| Consigne |
Transcrivez à l'identique toutes les lignes du matériau ci-dessous, en omettant les images dans votre réponse.

◆ ◆ ◆ ◆

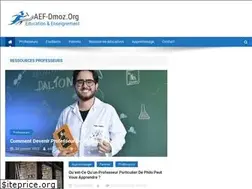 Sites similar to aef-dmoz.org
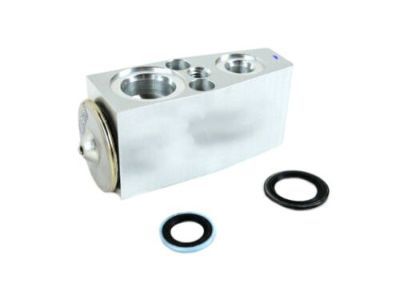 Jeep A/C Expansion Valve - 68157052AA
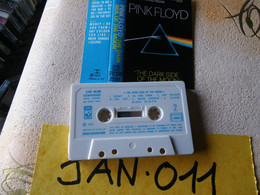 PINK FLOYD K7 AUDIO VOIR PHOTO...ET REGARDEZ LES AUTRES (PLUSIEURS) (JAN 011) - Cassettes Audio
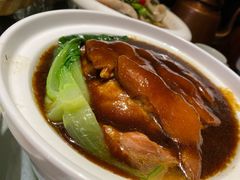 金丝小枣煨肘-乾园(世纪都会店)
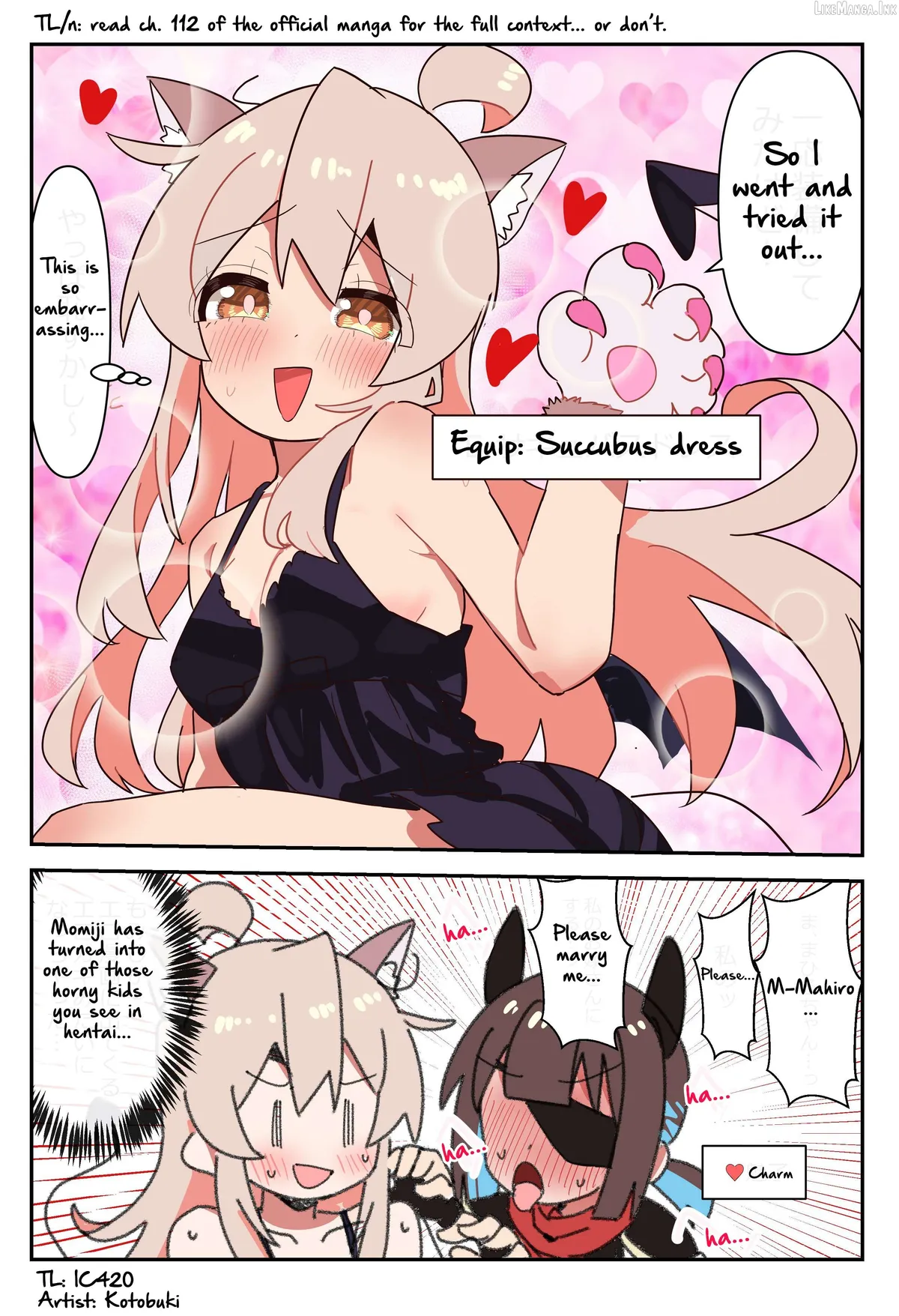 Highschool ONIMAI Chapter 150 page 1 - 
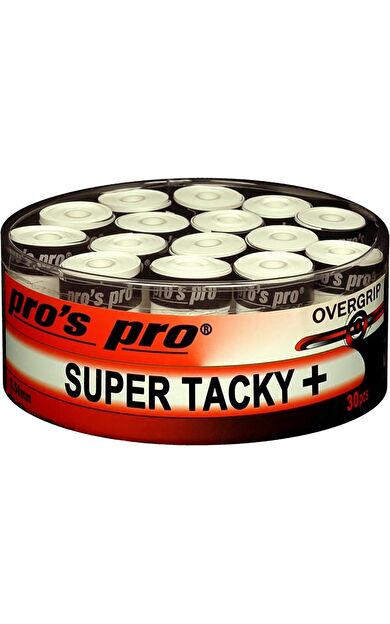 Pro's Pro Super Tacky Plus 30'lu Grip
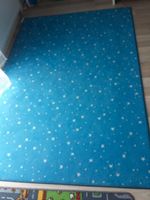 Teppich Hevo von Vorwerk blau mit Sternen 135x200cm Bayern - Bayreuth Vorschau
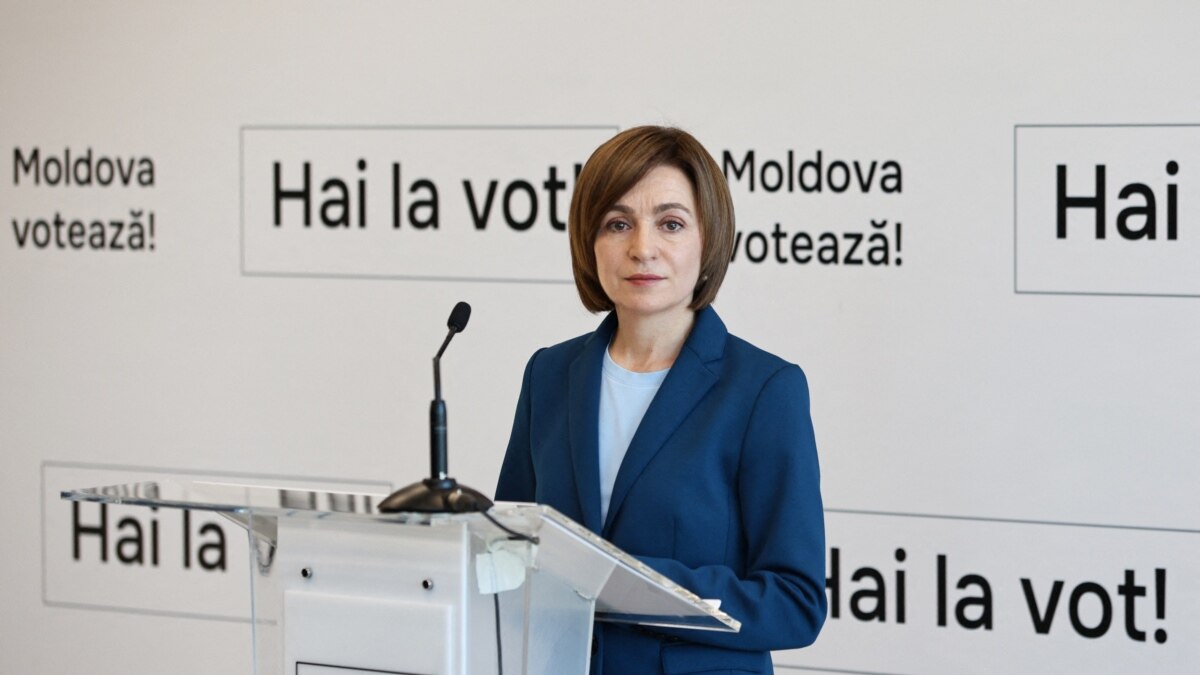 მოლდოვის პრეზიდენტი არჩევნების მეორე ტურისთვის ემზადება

◆ ◆ ◆ ◆

| Corrigé |
 Sites similar to aef-dmoz.org
 Jeep A/C Expansion Valve - 68157052AA
 PINK FLOYD K7 AUDIO VOIR PHOTO...ET REGARDEZ LES AUTRES (PLUSIEURS) (JAN 011) - Cassettes Audio
 金丝小枣煨肘-乾园(世纪都会店)
 Highschool ONIMAI Chapter 150 page 1 - 
 Pro's Pro Super Tacky Plus 30'lu Grip
 Teppich Hevo von Vorwerk blau mit Sternen 135x200cm Bayern - Bayreuth Vorschau
 მოლდოვის პრეზიდენტი არჩევნების მეორე ტურისთვის ემზადება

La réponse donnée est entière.